--- TEXTE DE LECTURE ---

Nul n’ignore, bien sûr, que le sexe est culturellement construit et que si l’ « arrangement sexuel » (Erving Goffman) diffère d’une société à l’autre, cette diversité ne remet pas en cause la dichotomie elle-même, universellement représentée dans les différentes sociétés humaines. Mais l’hypothèse d’universalité autorise-t-elle à affirmer que la différence des sexes conserve la validité théorique que la science occidentale lui a attribuée dans la caractérisation de l’être humain ? Faut-il déceler au contraire, dans cette affirmation, le ferment idéologique d’une science délibérément normative ? Et, du coup, la différence des sexes existe-t-elle vraiment ?
Un anthropologue et deux historiens ouvrent le débat.
Pour la tenue de sa deuxième Rencontre, l’Institut Histoire et Lumières de la pensée (ihldp.com) avait choisi pour cadre la salle Dussane de l’Ecole normale supérieure, en partenariat avec la revue Le Grand continent. Animé par Olivier Bétourné, le débat a réuni Maurice Godelier (anthropologue), Elisabeth Roudinesco (historienne et psychanalyste) et Georges Vigarello (historien) en présence de près de 200 personnes.
Interventions et débat
Après les présentations d’usage, par Olivier Bétourné, de la thématique de la Rencontre et des trois intervenants, Maurice Godelier prend la parole pour proposer d’abord sa définition du concept de genre, à savoir l’ensemble des possibilités et impossibilités de choix offerts aux humains en matière de sexualité. Cette définition est parfaitement analytique, expose-t-il, et ne souffre aucune contestation, ce qui n’empêche pas bien sûr, tient-il à préciser, que la notion de genre puisse être utilisée dans un contexte idéologique.
Godelier affirme ensuite que nous sommes tous fondamentalement homosexuels, hétérosexuels et auto-sexuels, et que le sexe est d’emblée socialisé. Il raconte avoir vécu dans plusieurs sociétés premières dans lesquelles les représentations de la sexualité étaient très différentes : dans l’une d’elles, les garçons séparés de leur mère à l’âge de 9 ans avaient des relations sexuelles entre eux, mais, après le mariage, celles-ci étaient proscrites. A Lesbos, les femmes avaient des relations sexuelles entre elles mais étaient contraintes d’avoir des enfants.
Godelier réitère ensuite que l’interdit de l’inceste, principe universel, est le grand régulateur de la sexualité humaine, et il souligne que dans les familles « occidentales » recomposées, cet interdit s’étend aux beaux-parents, comme l’illustre le livre de Camille Kouchner (La Familia grande, Seuil, 2021). Il observe également une prévalence de l’hétérosexualité dans la quasi-totalité des groupes humains. La sexualité, rappelle-t-il, a deux fonctions : la reproduction et la jouissance. C’est pourquoi, si la sexualité autorise la reproduction, elle libère aussi une pulsion violente.

--- INFORMATIONS SOURCES ---

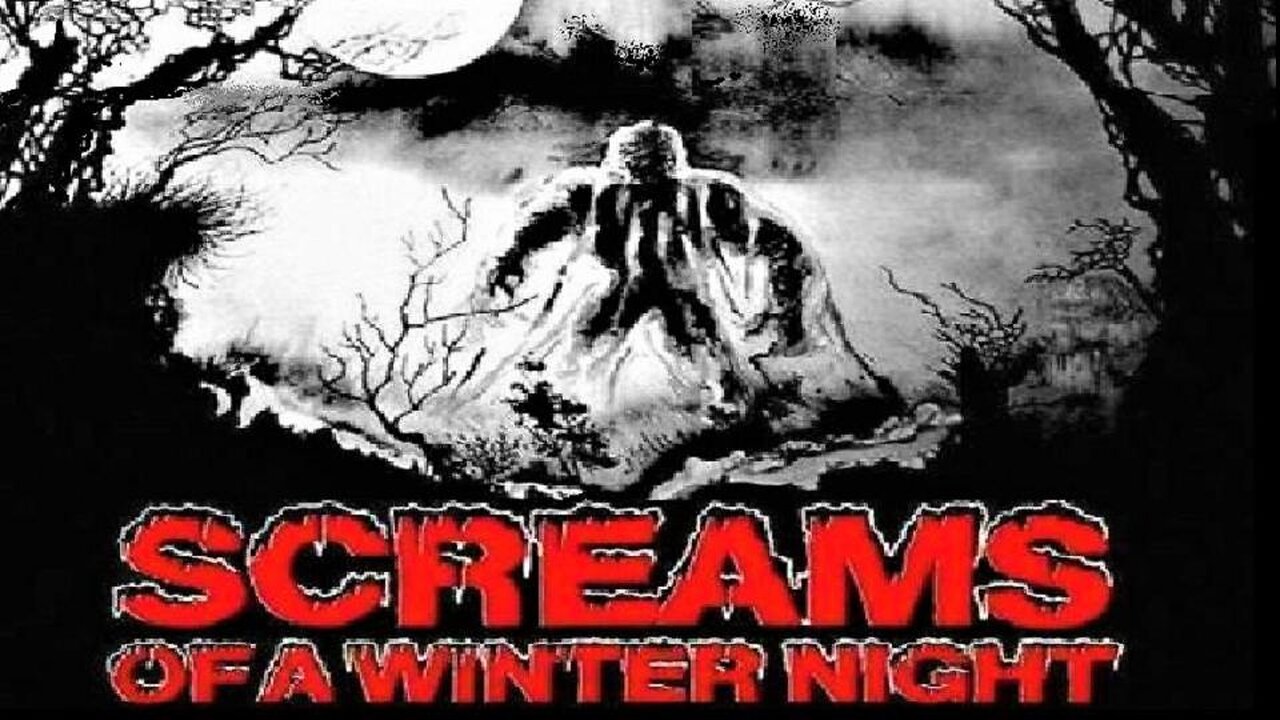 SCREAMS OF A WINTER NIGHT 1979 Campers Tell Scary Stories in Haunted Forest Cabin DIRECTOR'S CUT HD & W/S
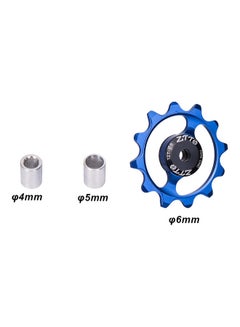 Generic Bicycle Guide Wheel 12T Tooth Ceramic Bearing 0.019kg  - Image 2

---
--- INFORMATIONS SOURCES ---

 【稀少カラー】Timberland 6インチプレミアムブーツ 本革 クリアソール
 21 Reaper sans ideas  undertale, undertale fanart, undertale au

---
--- INFORMATIONS SOURCES ---

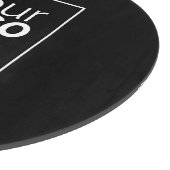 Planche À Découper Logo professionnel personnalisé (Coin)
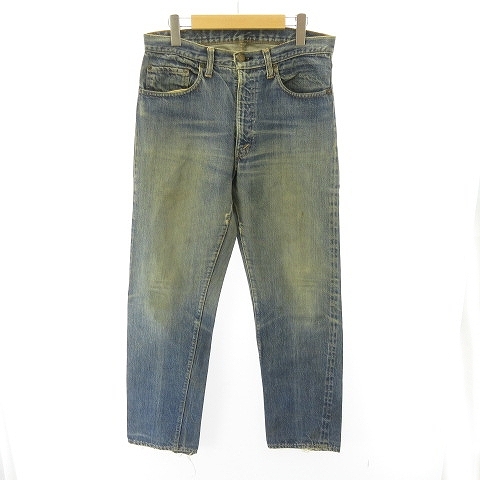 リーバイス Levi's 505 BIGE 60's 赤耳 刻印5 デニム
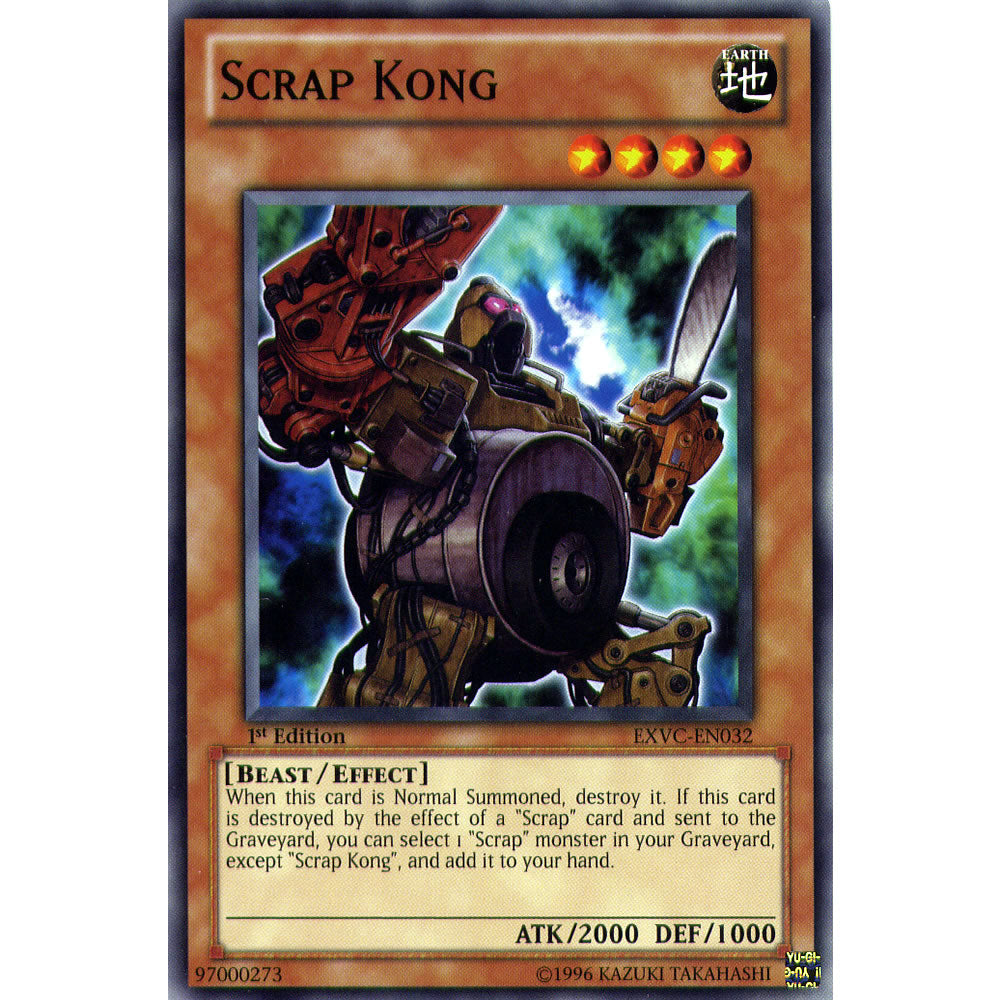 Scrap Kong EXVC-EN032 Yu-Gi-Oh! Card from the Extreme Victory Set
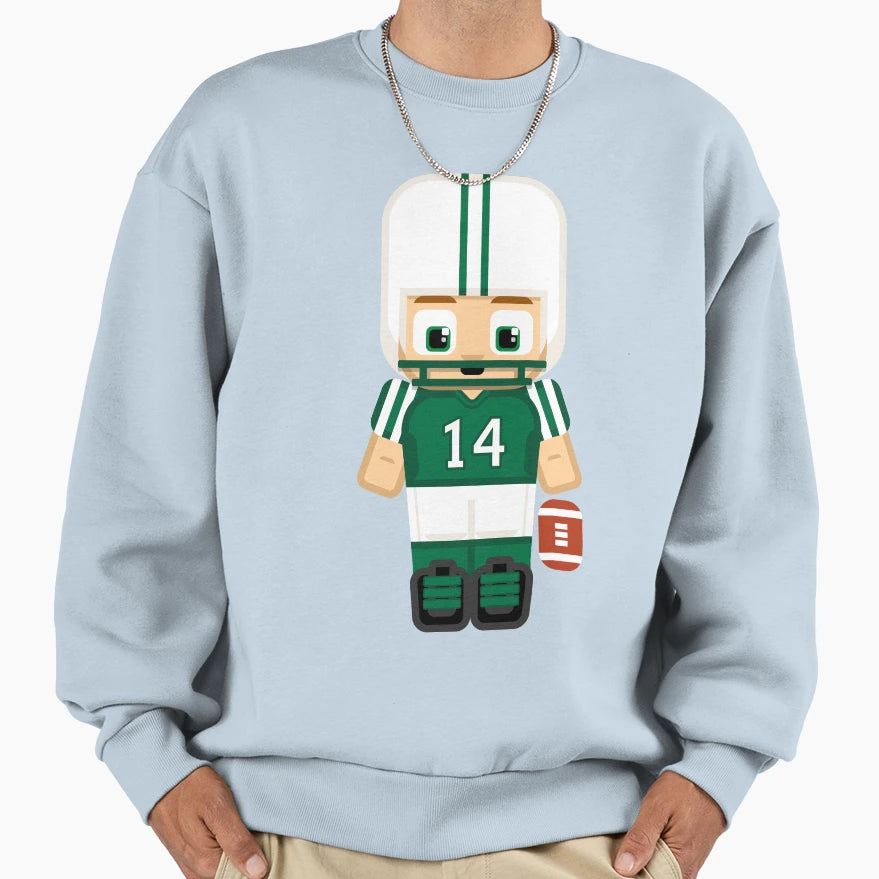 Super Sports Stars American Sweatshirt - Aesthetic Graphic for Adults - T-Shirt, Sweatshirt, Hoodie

---

# SÉRIE D'EXERCICES
A) Dans le compte rendu du débat, pourquoi la sexualité libère-t-elle aussi une pulsion violente selon Godelier ? Répondez en une à trois phrases.
B) Modifiez le passage du compte rendu du débat compris entre "Un anthropologue et" et "de 200 personnes." inclus, en remplaçant "deuxième" par "troisième".

# RÉPONSES PAR EXERCICE
A) Selon Godelier, la sexualité a deux fonctions, la reproduction et la jouissance. C'est pourquoi, si elle autorise la reproduction, elle libère aussi une pulsion violente.

B)
Un anthropologue et deux historiens ouvrent le débat.
Pour la tenue de sa troisième Rencontre, l’Institut Histoire et Lumières de la pensée (ihldp.com) avait choisi pour cadre la salle Dussane de l’Ecole normale supérieure, en partenariat avec la revue Le Grand continent. Animé par Olivier Bétourné, le débat a réuni Maurice Godelier (anthropologue), Elisabeth Roudinesco (historienne et psychanalyste) et Georges Vigarello (historien) en présence de près de 200 personnes.